Almeida Henriques 1 de Setembro de 2015 às 00:30
A medida começou discreta e despercebida da opinião pública. Até que, há dias, por efeito de uma decisão da Câmara de Viseu, ganhou as honras de destaque nas televisões e nos jornais. Refiro-me ao "IMI familiar" – e à redução, em Viseu, de 15 e 20 por cento da taxa de IMI (o Imposto Municipal sobre Imóveis) para as famílias que tenham dois e três (ou mais) filhos.
Esclareço o que vem a ser o bicho: o "IMI familiar" é um "desconto" na taxa de IMI às famílias com filhos. Uma "faculdade" ou "possibilidade" dada aos municípios pelo Governo, na lei geral do Orçamento do Estado.

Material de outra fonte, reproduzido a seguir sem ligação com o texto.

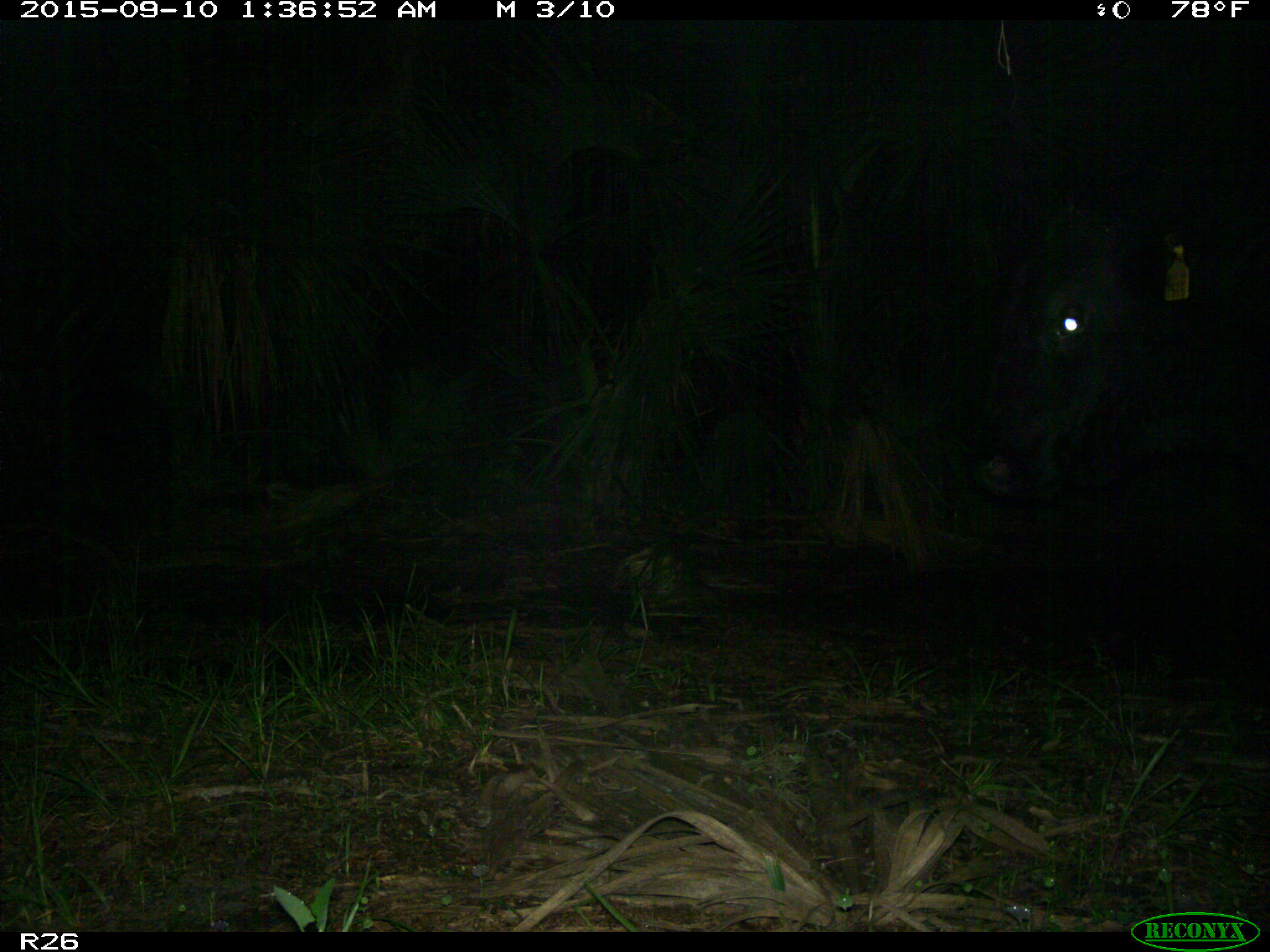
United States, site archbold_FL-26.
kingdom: Animalia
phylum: Chordata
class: Mammalia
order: Artiodactyla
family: Bovidae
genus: Bos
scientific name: Bos taurus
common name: domestic cow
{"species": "Bos taurus (domestic cow)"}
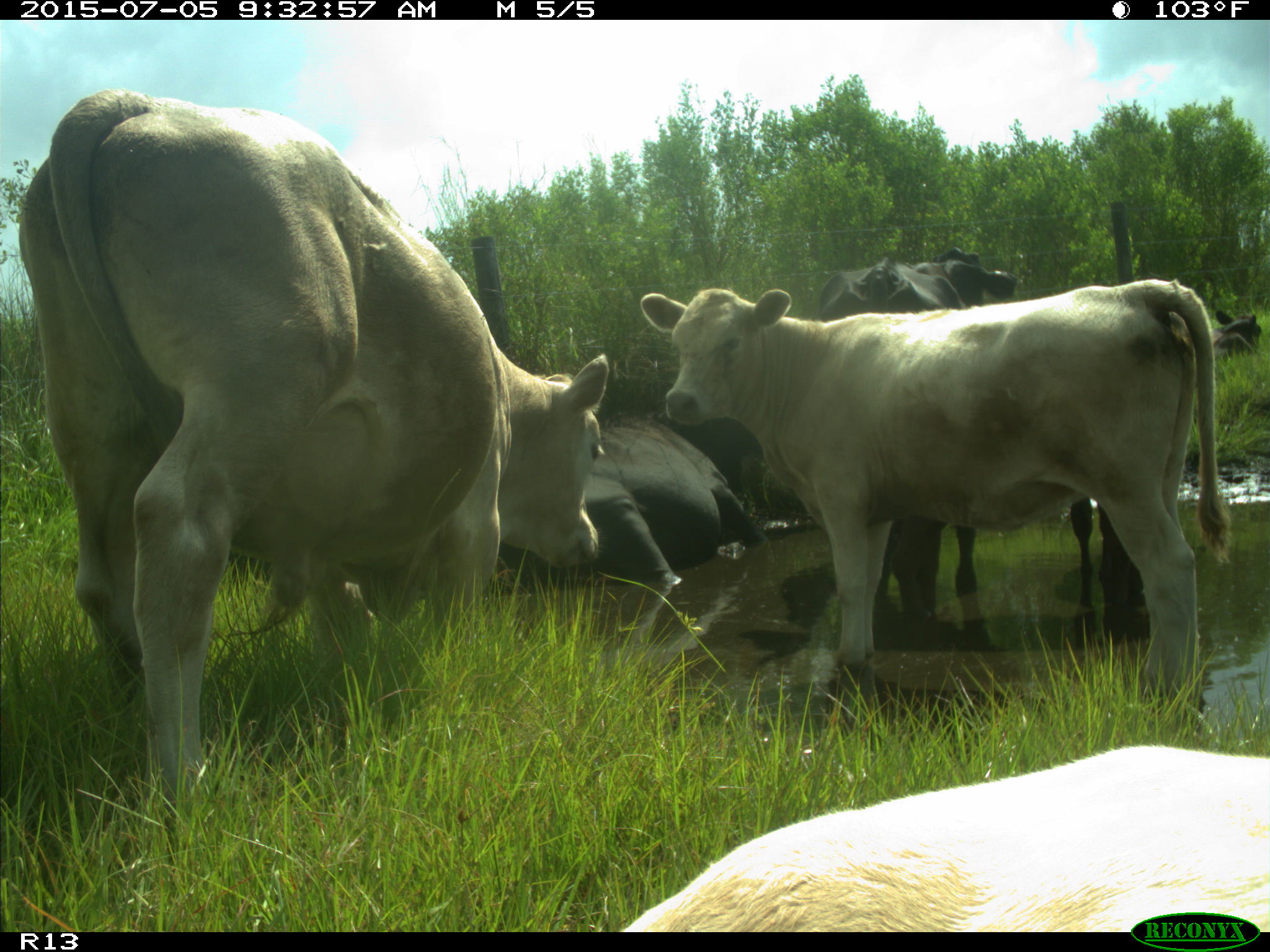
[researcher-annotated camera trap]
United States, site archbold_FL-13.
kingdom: Animalia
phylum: Chordata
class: Mammalia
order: Artiodactyla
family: Bovidae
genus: Bos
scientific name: Bos taurus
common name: domestic cow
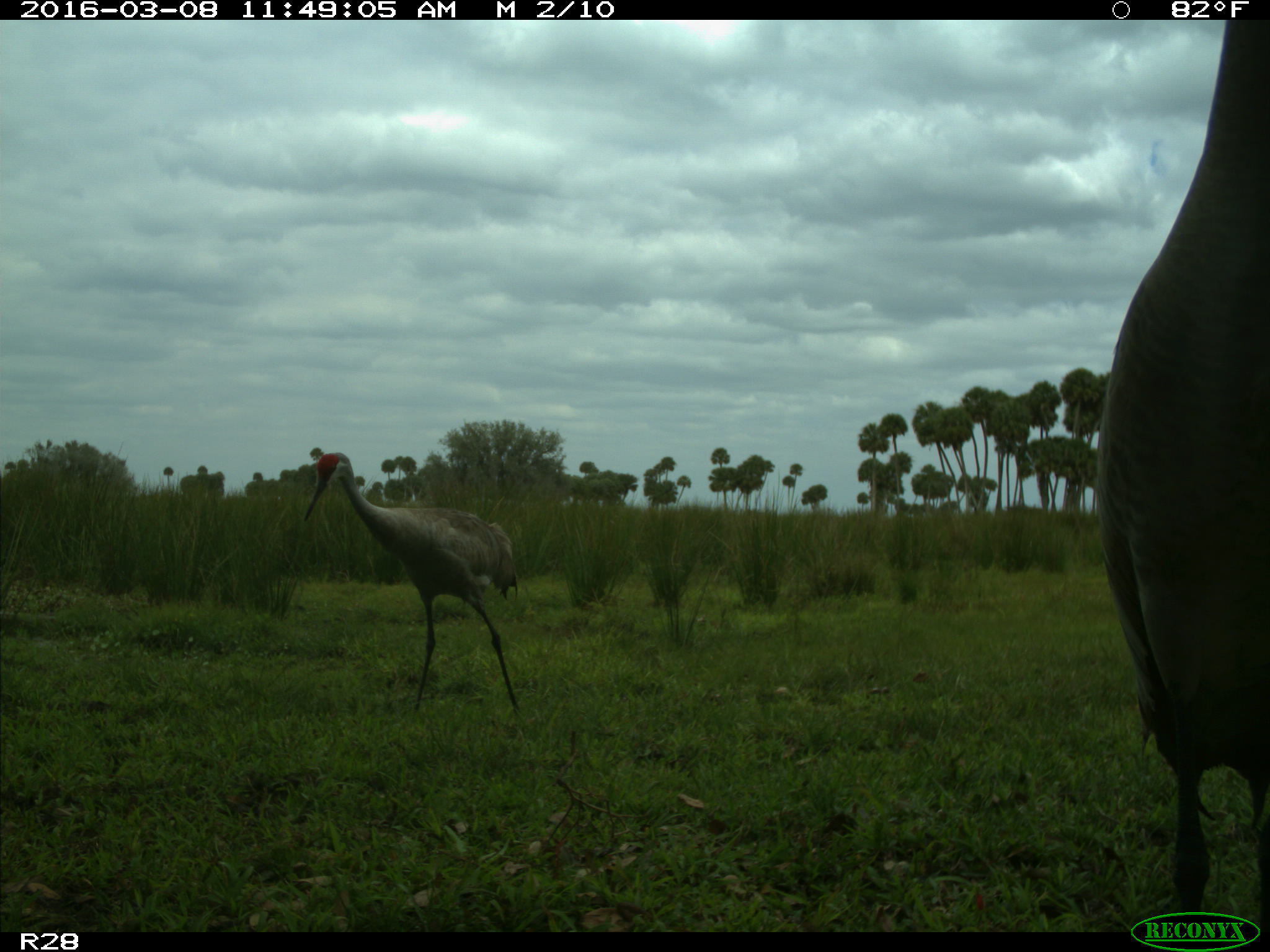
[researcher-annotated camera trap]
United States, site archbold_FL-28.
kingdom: Animalia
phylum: Chordata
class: Aves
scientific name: Aves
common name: birds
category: unidentified bird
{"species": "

Como sabemos, a Administração Central sempre foi generosa em teoria e a expensas dos outros. Apesar dessa generosidade seletiva, a medida tem um mérito no atual contexto. E qual é ele? O de atenuar a redução dos rendimentos das famílias e – sobretudo – combater uma crise silenciosa, mas estrutural: a muito baixa natalidade. Somos o país da Europa com menos nascimentos e o sexto país mais envelhecido do Mundo. Projeções recentes fazem uma fotografia a negro da nação: se nada for feito, em 2060 seremos pouco mais de seis milhões de habitantes! Uma sociedade envelhecida, economicamente pouco dinâmica, com um sistema de segurança social inviável e a ameaça da própria extinção sobre a cabeça. "Um país a fechar", como descreveu tão bem Joaquim Azevedo, relator do estudo encomendado pelo primeiro-ministro.

Em contrapartida, vários inquéritos demonstram que os portugueses desejam ter mais filhos, mas reclamam garantias em tempo de incerteza, estímulos e condições.

É aqui que entram as medidas de incentivo e de apoio. Em Viseu, o município adotou um pacote de 20 medidas amigas da natalidade e de apoio às famílias. Temos um compromisso de criar um ambiente propício à vida familiar. Do "IMI familiar" ao preço acessível da água; da gratuitidade de refeições escolares a partir do terceiro filho às bolsas para estudantes de ensino superior; da qualidade de vida à gratuitidade de serviços públicos locais, etc.

Esta é uma causa com sentido. Um verdadeiro desígnio. Em vez de questiúnculas mesquinhas, devem os partidos aproveitar a campanha para discutir políticas. Porque esta bomba-relógio continua em contagem decrescente e o Estado Central prega bem, mas pratica pouco e mal.